Mildred Pierce (1945)
Written by Ranald MacDougall
Directed by Michael Curtiz
I’ve come to realize Joan Crawford is a far more complicated person than pop culture has made her out to be. Most people think of “No wire hangers!” or some other element of Mommie Dearest. I wouldn’t doubt Crawford wasn’t a great mother, but she certainly feels like someone ahead of her time as an actress. The role of Mildred Pierce is not a glamorous one. She’s an older woman whose daughter steals the spotlight, but Pierce is also so complex and layered, making choices that can’t be seen as operating inside your standard binary thinking. It’s the rich nuance and texture you’d expect from a story written by James M. Cain, a predominately noir-leaning author.

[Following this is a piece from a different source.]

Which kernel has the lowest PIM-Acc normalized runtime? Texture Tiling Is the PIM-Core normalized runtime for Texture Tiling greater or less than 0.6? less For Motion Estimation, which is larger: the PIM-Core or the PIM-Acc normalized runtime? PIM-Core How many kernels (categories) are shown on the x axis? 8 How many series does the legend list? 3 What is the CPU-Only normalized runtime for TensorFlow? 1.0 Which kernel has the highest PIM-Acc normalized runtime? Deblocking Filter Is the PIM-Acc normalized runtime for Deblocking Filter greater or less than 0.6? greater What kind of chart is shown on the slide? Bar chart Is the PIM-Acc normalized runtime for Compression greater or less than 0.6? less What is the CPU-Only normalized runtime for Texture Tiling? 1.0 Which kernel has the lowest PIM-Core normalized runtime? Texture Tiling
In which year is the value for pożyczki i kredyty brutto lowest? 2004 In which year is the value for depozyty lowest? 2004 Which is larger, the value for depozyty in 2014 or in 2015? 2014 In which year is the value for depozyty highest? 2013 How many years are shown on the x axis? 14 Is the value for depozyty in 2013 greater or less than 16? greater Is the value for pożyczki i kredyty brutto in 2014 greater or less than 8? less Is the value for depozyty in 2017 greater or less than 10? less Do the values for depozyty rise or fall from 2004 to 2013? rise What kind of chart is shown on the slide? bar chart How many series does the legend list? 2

Monte Beragon is murdered in the opening scene. He’s a wealthy playboy who was the second husband of local entrepreneur Mildred Pierce (Crawford). She’s told by the police her ex-husband Bert has confessed to the murder, but she knows that’s wrong. Thus the film takes us back four years to see how Mildred ended up in this horrible position. We see how Bert leaves her for another woman, how Mildred struggles to raise her two daughters, how eldest child Veda (Anny Blyth) becomes spoiled, and how Mildred becomes the head of a lucrative food business. All the while, Mildred is aware that the people she has surrounded herself with are a mix of genuinely loyal and craven opportunists. All this leads to that fateful night and the shooting, where Mildred’s entire world is destroyed.

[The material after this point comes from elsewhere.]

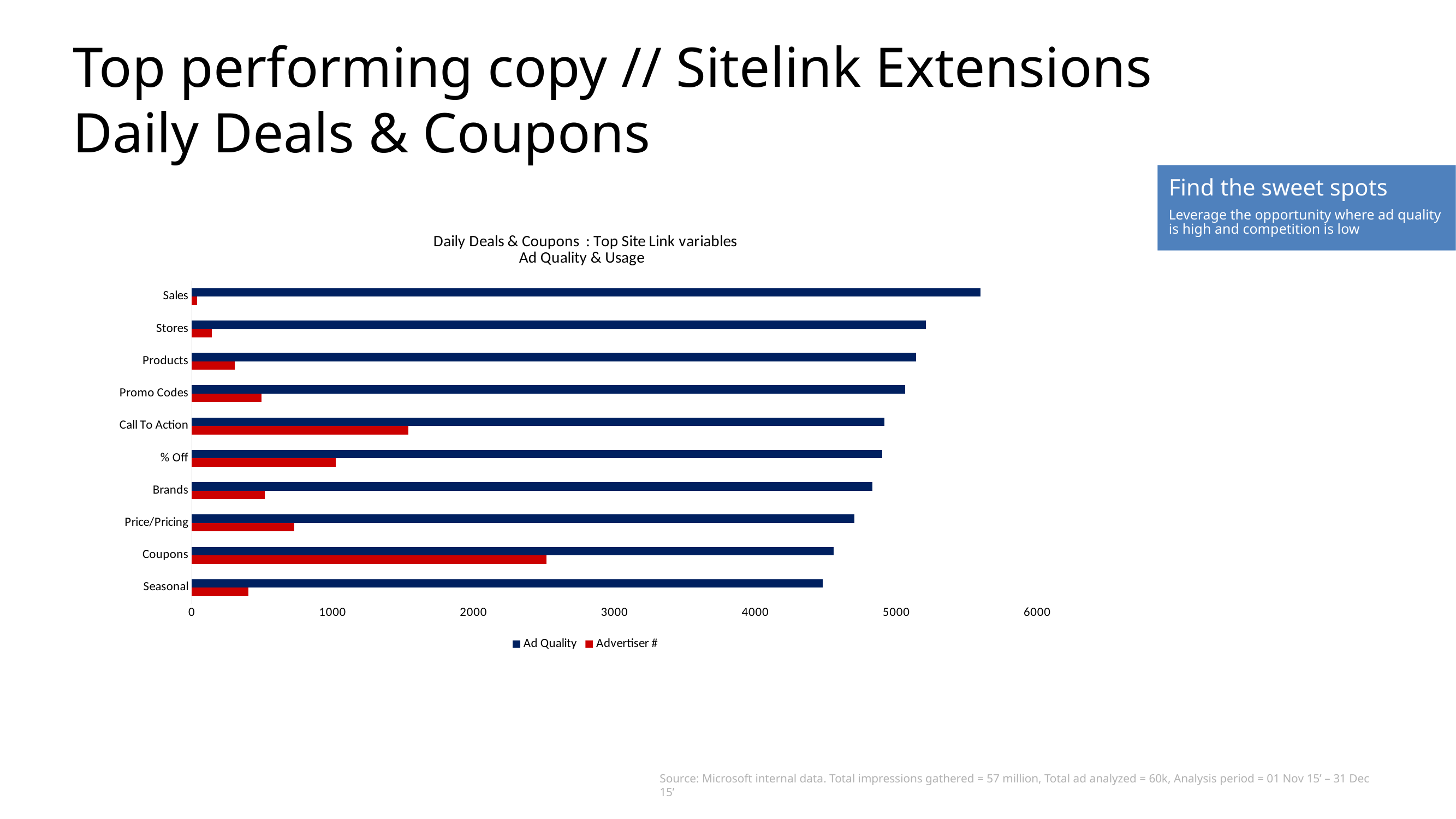
Which colour represents the Advertiser # series in the chart? red How many series does the chart legend list? 2 Which has the larger Advertiser # value, Coupons or Call To Action? Coupons Which category has the highest Advertiser # value? Coupons Is the Ad Quality value for Sales greater or less than 5000? greater How many categories are plotted on the chart? 10 Which category has the highest Ad Quality value? Sales Is the Advertiser # value for Coupons greater or less than 2000? greater Is the Advertiser # value for Call To Action greater or less than 1000? greater What kind of chart is shown on the slide? bar chart Which category has the lowest Advertiser # value? Sales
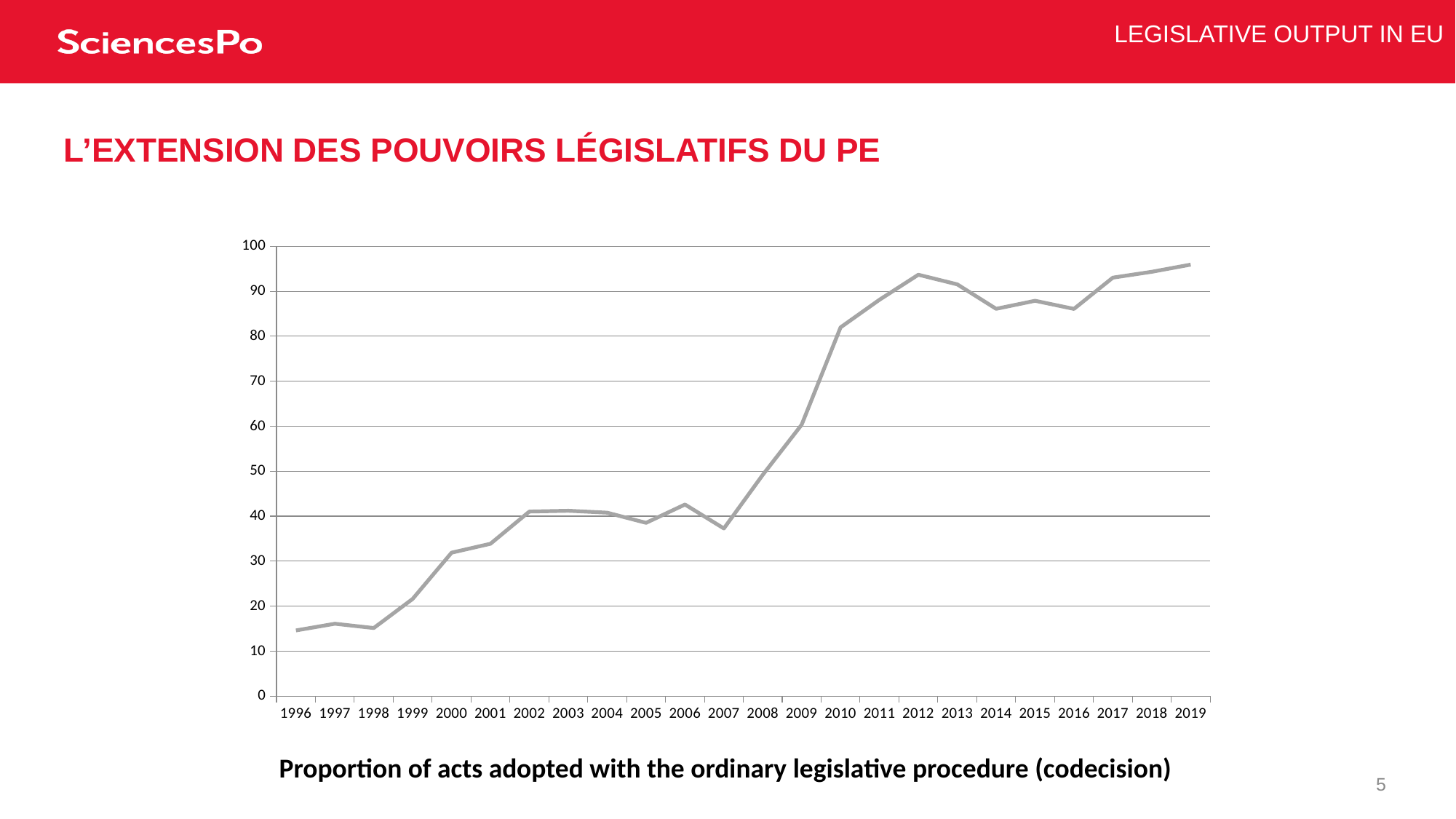
Is the value for 2010 greater or less than 80? greater Is the value for 1996 greater or less than 20? less Is the value for 2007 greater or less than 40? less Overall, do the values rise or fall from 1996 to 2019? rise Which year has the larger value, 2006 or 2007? 2006 What caption is printed below the chart? Proportion of acts adopted with the ordinary legislative procedure (codecision) How many years are plotted along the x axis of the chart? 24 Which year has the larger value, 2009 or 2010? 2010 What kind of chart is shown on the slide? line chart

There was a cultural shift in America during World War II where women were propelled into a place of admiration for labor and independence. When the war wound down, and the men were returning home, there was an expectation that women would go back into being passive domestics. As we can see with the oppressive culture of the 1950s, for the most part, this did happen. However, women like Mildred wanted more, yet they lived in a society where men were the gatekeepers to becoming financially independent. Her purpose for the men she encounters is as a servant and sex object. When the news of her husband’s abandonment reaches his business partner Wally the man can’t wait to get over to the Pierce house and start ordering Mildred around. He knows masculinity is something Mildred needs to survive and plays into an established hierarchy.
This leads her to marry Monte, an act she views as entirely transactional, a move calculated to help her. And it infuriates men like Bert and Wally, who don’t care for Mildred taking control of the direction of her life. Monte helps fund her business venture not because he has faith in their success but because it gives him access to Mildred’s body. This food business grows directly out of how women were viewed at the time; they are domestics that feed the hungry, so she can pivot out of being a housewife by playing into these stereotypes.

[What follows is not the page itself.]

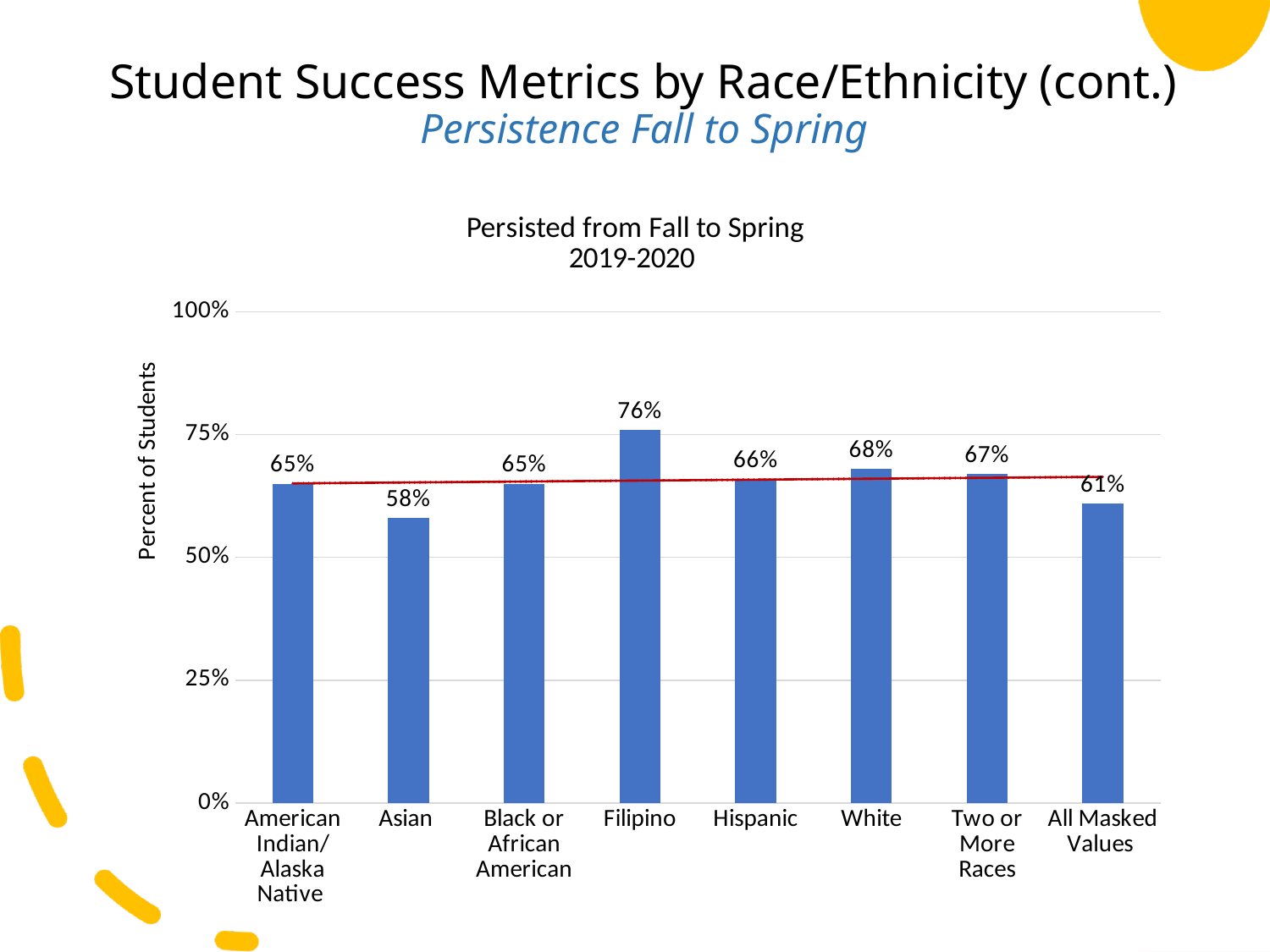
How many categories are shown on the x axis? 8 What is the value for White? 68% What is the title of the chart? Persisted from Fall to Spring 2019-2020 Which category has the lowest value? Asian Is the value for Two or More Races greater or less than 50%? greater What is the value for All Masked Values? 61% Which category has the highest value? Filipino What is the value for Filipino? 76% What is the difference between the values for Filipino and Asian? 18% What is the value for Asian? 58% What kind of chart is this? bar chart Which is larger, the value for White or the value for Hispanic? White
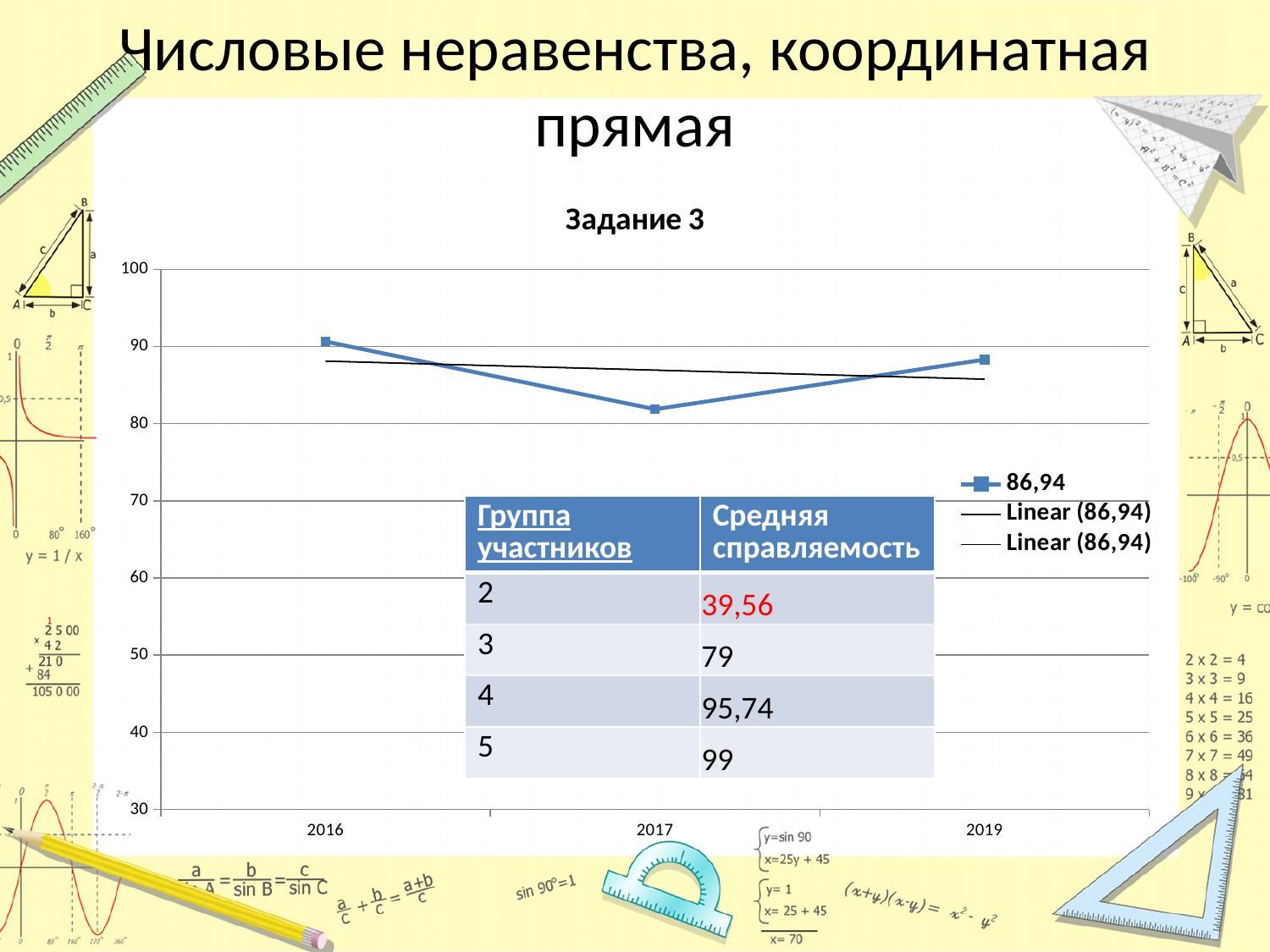
Does the blue line rise or fall from 2016 to 2017? fall Is the value for 2017 greater or less than 90? less Which is larger, the value for 2016 or the value for 2017? 2016 How many data points are plotted on the blue line? 3 What kind of chart is shown under the title "Задание 3"? line chart Is the value for 2017 greater or less than 80? greater What is the title of the chart? Задание 3 Which year has the highest value on the blue line? 2016 How many entries does the chart legend list? 3 Which year has the lowest value on the blue line? 2017 What is the name of the blue data series in the legend? 86,94 Is the value for 2019 greater or less than 90? less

There is an argument that the movie promotes ideas that women should stay out of the workplace. However, the horrors that befall Mildred can be traced back to her absence in the home. The terrible fates of her daughters might have been avoided if poor Mildred had just stayed at home and had snacks ready for afterschool. But, the life Mildred has access to is portending for her daughters. The misery she would have suffered by bending to Bert’s whims would inevitably be visited upon the girls with their own future partners. I would like to believe the film is defending women, but it’s a tough defense to make.
This was coming out amid high moralizing within American cinema, and film scholars have made some compelling arguments that Mildred Pierce is misogynistic propaganda meant to show women how being absent from the home will lead to the moral downfall of their children. If you look at the picture’s conclusion, we see Mildred walking into the sunset with Bert, who cheated on her and left the mother of his children. She’s leaving the workforce, and this is framed as a “happy ending.” Due to the Hays Code, Monte had to be murdered rather than just shot, and there had to be other dubious morality forced on the characters, which wasn’t present in Cain’s novel. That said, Mildred Pierce is a fantastically made noir film, but it should be approached with the understanding that its perspective is not kind towards women. Instead, it can be viewed as a horror film about being a woman in such oppressive circumstances and one of Michael Curtiz’s stronger theatrical accomplishments.